• [Passage cité]:
>>>>
La saison-anniversaire du Théâtre Jean-Duceppe allait pourtant bon train. Avec la Vénus au vison à l'automne et L'esprit de famille, présentée en début d'année, Duceppe a frappé deux bons coups.

Malheureusement, la pièce Sunderland met fin à cette courte série victorieuse.

La pièce du Français Clément Kock, mise en scène par Serge Postigo, est généralement ennuyeuse. Le texte est moralisant, la distribution inégale, le jeu caricatural, l'intrigue prévisible.

L'action se passe dans la petite ville côtière de Sunderland, en Angleterre. Dans ce cadre typiquement english, Postigo a décidé que ses personnages issus de la classe ouvrière nous parleraient dans un joual appuyé.

Tous sauf un: une Française nommée Ruby, qui gagne sa vie en faisant des appels érotiques.

On a beau nous expliquer que cette Ruby, interprétée par Karine Belly (qui vit chez Sally), est française, rien n'y fait. Son accent pointu et ses expressions françaises ne collent pas à l'univers de ces «Anglais» de la marge.

Sally Mawln est une jeune femme seule, qui s'occupe, tant bien que mal, de sa soeur handicapée Jill, qui souffre d'«une forme d'autisme». Mais voilà, Sally en arrache depuis que l'usine où elle travaillait a fermé ses portes.
<<<<
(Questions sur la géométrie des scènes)
>>>>
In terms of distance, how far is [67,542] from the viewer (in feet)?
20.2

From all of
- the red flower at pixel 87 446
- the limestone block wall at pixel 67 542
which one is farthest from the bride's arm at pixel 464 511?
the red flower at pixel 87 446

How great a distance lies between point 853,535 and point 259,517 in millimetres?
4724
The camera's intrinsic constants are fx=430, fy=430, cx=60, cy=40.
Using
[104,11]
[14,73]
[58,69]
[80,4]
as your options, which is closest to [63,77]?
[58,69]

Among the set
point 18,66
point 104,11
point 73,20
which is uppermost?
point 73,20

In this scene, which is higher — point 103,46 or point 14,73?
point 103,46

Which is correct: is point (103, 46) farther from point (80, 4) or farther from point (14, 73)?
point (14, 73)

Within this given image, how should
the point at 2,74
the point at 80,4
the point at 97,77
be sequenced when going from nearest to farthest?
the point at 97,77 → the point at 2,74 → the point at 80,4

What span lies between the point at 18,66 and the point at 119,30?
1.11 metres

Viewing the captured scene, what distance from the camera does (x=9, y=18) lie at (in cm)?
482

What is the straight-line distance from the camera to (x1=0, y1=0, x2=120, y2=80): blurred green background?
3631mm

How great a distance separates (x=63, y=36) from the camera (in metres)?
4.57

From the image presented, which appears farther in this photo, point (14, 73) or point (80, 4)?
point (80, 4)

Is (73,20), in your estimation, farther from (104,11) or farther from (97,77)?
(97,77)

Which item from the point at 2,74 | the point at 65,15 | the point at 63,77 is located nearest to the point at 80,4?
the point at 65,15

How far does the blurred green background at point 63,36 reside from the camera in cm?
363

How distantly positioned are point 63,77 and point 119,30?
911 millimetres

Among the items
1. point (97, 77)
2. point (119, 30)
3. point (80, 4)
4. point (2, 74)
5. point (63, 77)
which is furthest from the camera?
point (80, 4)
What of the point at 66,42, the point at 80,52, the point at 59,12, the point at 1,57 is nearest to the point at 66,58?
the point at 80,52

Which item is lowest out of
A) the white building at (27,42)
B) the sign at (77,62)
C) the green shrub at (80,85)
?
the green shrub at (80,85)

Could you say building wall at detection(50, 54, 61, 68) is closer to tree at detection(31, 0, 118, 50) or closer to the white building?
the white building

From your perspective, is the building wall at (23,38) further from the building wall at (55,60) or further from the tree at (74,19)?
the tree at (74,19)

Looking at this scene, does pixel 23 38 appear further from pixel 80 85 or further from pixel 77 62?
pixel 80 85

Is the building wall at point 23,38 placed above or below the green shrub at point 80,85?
<<<<
• [Consignes]:
1 - D'après la critique de Sunderland, qui a mis en scène la pièce ?
2 - Poursuivez la critique de Sunderland à partir de sa dernière phrase.

• [Réponses fournies]:
1 - Serge Postigo.

2 -
Toute l'intrigue repose sur le fait que si Sally ne trouve pas un emploi, elle perdra la garde de sa soeur, qui sera placée dans un centre d'accueil.

Le jeu de Catherine-Anne Toupin dans le rôle de Sally est caricatural. Non seulement la comédienne se répand dans ses sentiments pour sa soeur et son amie Ruby, mais elle joue l'étonnement les yeux exorbités, la colère avec le poing en l'air.

Le jeu physique de Marie-Ève Milot, dans le rôle de Jill, sauve la mise. On finit par s'attacher à cette ado handicapée, qui prend plaisir à aller voir des matchs de foot avec Gaven, un ami de la famille (Frédéric Blanchette est lui aussi très bon).

Une courte scène contribue également à sauver Sunderland de la catastrophe. Un couple gai, à la recherche d'une mère porteuse, débarque chez Sally, pour y laisser des échantillons de ses semences.

Henri Pardo et Eloi ArchamBaudoin nous offrent ici un de ces beaux moments de théâtre. On les remercie.

Chez Duceppe jusqu'au 29 mars.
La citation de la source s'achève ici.